A few years ago, we told you about Miriam Hayenga and her quest for justice over what she says was bungled legal work from prominent zoning attorney Paul Gilbert.

Sarah Fenske (former New Times columnist who is now the editor at our sister paper the L.A. Weekly) ended her 2009 column with the words 'Stay tuned...'

Nearly three years later, Hayenga, an unlikely developer, is pushing forward with a lawsuit against Gilbert, her former attorney. Depositions are under way in the case that has cost Hayenga millions of dollars -- both out of pocket and in lost potential profits -- and countless hours over nearly a decade.

Gilbert did not return our calls seeking comment.

Hayenga's story is as simple as it is complicated.

It boils down to this: The city gave her bad information about her development rights, and she lost out on an opportunity for a $4.35 million sale. She hired an attorney -- Paul Gilbert, regarded as the top zoning lawyer in the state -- who advised her to go after the man who sold her the land, blaming solely him for his client's inability to now develop it.

Although that was Gilbert's claim, the truth was in easily accessible city records -- documents that Phoenix planning officials and this premier attorney are accused of not bothering to carefully review, if they reviewed them at all.

Hayenga lost her lawsuit against Bob Gosnell, the man who sold her the land, in part because city officials testified under oath that, indeed, it was their screw up. And the real trouncing came when she was ordered to pay more than $300,000 worth of Gosnell's attorney's fees.

Why? Because even after Hayenga's legal team knew -- or should have known -- that it was the city that messed up, they pressed forward with their lawsuit against Gosnell.

Years ticked by, and the focus on going after Gosnell cost her an opportunity to fully go after the city for damages. She had a case, but was faced with a real possibility of it getting tossed out because she didn't file it sooner.

The city argued that an attorney of Gilbert's caliber would have known that she had a case against the city, but said they never filed it. Thus, the statute of limitation had run its course.

She dropped Gilbert and hired another attorney to sue the city. They eventually settled for $2.5 million. She hired yet another attorney to go after Gilbert for steering to make him pay for what she contends is botched legal work and steering her case so poorly.

As Fenske explained in her 2009 articles, Hayenga bought six acres of land in 1997 with a tennis club and the Waterin' Hole restaurant from Bob Gosnell, the master builder of the Pointe communities at South Mountain and Tapatio Cliffs.

-*-*-

◆ Written instruction 1: According to the article about Miriam Hayenga's legal dispute, for how much did Hayenga and the city eventually settle?
◆ Written instruction 2: Decide whether each statement agrees with the article about Miriam Hayenga's legal dispute, answering yes or no and quoting the words of the article that decide it: (a) Paul Gilbert returned the calls seeking his comment. (b) Hayenga was ordered to pay more than $300,000 of Gosnell's attorney's fees. (c) Hayenga bought six acres of land in 1997.
◆ Written instruction 3: Write what comes next in the article about Miriam Hayenga's legal dispute, beginning after its final sentence.
The entries that follow have nothing to do with the article about Miriam Hayenga's legal dispute.

◆ Material provided:
-*-*-

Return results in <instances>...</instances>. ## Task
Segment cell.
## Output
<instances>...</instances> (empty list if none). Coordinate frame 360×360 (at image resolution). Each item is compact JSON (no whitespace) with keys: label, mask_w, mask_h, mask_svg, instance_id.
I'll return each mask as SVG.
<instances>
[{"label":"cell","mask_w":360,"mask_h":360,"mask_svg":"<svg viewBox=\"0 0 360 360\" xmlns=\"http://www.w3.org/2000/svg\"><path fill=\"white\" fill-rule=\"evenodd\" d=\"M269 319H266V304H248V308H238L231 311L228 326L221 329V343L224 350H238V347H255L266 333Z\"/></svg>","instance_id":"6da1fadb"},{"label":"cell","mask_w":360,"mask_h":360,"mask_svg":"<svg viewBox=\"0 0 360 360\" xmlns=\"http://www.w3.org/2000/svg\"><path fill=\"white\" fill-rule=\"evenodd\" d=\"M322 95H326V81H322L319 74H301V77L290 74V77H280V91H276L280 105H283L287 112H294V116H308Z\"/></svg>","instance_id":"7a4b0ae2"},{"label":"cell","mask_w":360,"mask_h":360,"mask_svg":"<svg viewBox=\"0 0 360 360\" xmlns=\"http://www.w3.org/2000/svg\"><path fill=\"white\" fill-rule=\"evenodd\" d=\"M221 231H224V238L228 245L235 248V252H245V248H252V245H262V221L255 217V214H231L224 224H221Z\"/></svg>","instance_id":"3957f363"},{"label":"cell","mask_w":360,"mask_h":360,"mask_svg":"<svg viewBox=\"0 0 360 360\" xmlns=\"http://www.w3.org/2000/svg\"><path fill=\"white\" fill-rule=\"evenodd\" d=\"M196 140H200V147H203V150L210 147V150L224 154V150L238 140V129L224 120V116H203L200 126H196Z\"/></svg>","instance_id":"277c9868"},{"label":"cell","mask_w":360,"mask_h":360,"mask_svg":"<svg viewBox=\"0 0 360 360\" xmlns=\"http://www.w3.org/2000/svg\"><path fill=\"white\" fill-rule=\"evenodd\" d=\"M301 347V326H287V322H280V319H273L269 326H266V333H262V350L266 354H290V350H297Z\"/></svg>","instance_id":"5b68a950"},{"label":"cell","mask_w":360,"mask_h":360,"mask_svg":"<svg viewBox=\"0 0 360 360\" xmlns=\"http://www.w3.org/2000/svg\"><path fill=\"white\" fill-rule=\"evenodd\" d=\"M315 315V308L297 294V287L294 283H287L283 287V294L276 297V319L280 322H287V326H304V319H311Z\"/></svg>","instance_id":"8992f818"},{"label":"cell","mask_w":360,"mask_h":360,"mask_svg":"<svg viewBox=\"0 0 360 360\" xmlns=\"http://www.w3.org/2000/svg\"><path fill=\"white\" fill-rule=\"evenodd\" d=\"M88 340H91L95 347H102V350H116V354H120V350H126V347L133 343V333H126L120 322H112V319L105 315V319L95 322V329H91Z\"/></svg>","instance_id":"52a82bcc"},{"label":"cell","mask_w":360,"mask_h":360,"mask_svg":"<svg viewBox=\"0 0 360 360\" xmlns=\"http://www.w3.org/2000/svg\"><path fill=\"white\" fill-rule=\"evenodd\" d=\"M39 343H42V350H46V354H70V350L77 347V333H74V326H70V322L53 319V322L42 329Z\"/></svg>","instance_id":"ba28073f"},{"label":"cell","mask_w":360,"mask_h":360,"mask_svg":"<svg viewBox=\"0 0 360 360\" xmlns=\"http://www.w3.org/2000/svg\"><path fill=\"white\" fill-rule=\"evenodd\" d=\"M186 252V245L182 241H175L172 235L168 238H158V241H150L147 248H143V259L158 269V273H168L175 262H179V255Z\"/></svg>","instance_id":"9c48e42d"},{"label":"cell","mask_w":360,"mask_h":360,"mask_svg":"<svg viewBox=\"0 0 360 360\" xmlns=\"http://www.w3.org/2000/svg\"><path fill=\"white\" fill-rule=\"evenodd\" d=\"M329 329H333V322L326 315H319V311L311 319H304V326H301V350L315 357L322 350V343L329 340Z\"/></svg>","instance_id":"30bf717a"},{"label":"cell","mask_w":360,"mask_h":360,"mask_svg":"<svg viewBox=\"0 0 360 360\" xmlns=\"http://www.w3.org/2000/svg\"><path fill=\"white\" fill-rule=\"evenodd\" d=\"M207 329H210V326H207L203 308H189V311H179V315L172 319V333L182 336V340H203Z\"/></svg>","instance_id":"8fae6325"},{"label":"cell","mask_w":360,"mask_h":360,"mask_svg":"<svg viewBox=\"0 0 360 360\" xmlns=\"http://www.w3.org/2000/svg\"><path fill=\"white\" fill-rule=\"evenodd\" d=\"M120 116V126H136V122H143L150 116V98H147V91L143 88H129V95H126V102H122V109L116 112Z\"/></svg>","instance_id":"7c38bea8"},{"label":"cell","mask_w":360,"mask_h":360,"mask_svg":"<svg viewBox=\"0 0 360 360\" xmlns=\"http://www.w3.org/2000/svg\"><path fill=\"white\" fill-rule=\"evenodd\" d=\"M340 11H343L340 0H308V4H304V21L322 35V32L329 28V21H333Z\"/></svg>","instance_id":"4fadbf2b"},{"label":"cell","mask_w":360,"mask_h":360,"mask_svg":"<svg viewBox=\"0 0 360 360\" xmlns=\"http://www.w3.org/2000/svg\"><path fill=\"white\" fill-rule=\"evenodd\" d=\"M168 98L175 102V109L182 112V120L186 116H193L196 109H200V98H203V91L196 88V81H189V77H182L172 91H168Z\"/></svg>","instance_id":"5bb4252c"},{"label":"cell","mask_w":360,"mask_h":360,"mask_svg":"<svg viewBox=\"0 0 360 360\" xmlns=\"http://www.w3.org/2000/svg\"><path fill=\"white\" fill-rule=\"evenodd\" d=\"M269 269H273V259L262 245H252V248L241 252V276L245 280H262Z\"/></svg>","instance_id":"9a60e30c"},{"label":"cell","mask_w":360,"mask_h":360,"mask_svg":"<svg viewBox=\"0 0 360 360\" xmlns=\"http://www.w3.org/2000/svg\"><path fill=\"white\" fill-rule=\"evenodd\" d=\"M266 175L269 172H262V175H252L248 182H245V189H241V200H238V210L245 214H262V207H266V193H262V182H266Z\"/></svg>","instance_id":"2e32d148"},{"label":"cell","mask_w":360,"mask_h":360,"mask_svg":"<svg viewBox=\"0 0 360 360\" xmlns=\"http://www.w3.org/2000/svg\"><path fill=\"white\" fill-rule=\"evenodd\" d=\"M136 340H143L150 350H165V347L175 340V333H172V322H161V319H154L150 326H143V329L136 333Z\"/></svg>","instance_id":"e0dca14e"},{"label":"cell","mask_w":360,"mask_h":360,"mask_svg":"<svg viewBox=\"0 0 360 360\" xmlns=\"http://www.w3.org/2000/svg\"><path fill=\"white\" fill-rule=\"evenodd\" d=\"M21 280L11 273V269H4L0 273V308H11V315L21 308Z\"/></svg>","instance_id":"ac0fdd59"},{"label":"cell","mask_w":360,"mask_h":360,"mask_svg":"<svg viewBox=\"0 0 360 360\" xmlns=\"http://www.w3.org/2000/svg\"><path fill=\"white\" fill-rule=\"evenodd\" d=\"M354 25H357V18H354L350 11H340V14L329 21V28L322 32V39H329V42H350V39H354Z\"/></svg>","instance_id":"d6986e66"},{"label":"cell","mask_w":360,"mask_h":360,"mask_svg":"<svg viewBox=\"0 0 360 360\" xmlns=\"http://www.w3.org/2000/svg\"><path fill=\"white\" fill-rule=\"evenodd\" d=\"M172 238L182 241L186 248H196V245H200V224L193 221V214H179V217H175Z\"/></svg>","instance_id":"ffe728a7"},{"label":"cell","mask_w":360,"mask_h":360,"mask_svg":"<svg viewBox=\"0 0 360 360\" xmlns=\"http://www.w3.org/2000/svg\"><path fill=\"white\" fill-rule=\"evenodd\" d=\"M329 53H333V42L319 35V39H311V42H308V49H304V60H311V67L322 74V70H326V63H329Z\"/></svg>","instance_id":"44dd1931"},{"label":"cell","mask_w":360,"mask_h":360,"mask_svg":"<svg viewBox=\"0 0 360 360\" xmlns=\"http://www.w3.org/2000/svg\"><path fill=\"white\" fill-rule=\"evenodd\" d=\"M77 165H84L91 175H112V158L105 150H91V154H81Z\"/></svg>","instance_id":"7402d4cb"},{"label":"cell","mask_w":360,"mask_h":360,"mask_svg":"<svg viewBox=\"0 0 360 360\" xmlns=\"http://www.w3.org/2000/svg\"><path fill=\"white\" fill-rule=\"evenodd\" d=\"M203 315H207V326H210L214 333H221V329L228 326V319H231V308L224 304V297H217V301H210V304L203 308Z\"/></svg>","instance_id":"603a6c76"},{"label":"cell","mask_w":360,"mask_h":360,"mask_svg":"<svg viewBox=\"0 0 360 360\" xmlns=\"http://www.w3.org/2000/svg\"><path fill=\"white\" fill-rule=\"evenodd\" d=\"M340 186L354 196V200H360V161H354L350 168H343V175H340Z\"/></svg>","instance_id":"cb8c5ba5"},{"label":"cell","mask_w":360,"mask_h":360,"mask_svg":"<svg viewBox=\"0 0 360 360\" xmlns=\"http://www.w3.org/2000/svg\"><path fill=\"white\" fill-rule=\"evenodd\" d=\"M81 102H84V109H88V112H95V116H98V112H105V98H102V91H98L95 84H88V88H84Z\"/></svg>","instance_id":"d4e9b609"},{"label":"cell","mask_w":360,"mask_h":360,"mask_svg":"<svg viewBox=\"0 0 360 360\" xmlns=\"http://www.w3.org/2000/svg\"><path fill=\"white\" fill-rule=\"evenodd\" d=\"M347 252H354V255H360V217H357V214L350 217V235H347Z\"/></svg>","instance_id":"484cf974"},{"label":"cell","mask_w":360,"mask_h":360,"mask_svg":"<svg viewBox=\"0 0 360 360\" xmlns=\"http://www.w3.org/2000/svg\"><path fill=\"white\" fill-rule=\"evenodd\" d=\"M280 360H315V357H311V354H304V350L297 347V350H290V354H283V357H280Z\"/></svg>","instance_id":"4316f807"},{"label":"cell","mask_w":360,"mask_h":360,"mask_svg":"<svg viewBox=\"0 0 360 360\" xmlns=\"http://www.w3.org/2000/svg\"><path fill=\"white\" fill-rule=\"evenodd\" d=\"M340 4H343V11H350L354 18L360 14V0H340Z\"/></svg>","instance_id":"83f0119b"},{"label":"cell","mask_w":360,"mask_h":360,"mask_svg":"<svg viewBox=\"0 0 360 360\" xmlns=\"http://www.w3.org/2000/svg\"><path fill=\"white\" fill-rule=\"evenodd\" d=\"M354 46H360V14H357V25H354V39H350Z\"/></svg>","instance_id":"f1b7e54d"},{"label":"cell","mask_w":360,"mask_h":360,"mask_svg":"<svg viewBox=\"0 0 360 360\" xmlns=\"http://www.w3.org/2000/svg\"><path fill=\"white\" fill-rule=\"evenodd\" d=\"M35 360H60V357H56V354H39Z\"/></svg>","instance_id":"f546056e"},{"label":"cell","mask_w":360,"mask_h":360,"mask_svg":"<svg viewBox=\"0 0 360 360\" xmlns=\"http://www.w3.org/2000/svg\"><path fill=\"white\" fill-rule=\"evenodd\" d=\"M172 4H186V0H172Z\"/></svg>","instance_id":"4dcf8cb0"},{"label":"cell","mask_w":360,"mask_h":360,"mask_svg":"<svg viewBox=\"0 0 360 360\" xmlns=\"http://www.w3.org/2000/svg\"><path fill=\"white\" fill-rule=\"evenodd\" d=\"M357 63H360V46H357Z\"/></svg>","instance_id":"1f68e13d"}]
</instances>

-*-*-

◆ Final answer 1: $2.5 million.

◆ Final answer 2:
(a) No: "Gilbert did not return our calls seeking comment."
(b) Yes: "she was ordered to pay more than $300,000 worth of Gosnell's attorney's fees."
(c) Yes: "Hayenga bought six acres of land in 1997."

◆ Final answer 3:
Although she tried to breathe life into the property, business wasn't good. And it was just getting worse. She decided to go to Plan B, and started talking to developers.

Based on information she received from Phoenix planning officials -- who assured her several times that she could build up to 120 units on the property -- she worked out a deal with the Hilton to sell the land for $4.35 million.

Three years later, when she was ready to seal the deal, city officials told Hayenga a very different story.

It was around February 2000, when they informed her that she couldn't put 120 units on that property -- in fact, assistant city planner Steven Muenker told her there were almost no units available for that swath of land.

City officials traced the problem back to a cap of 2,147 residential units placed on the Pointe Tapatio back in 1979. And, by the time that Hayenga arrived at City Hall with her plans, most of those units had been used up.

A city screwup gave units that could have been used for Hayenga's proposed project to a different developer -- a developer who initially should have given notice to the community that his deal was pilling more residential units (apartments) in the area.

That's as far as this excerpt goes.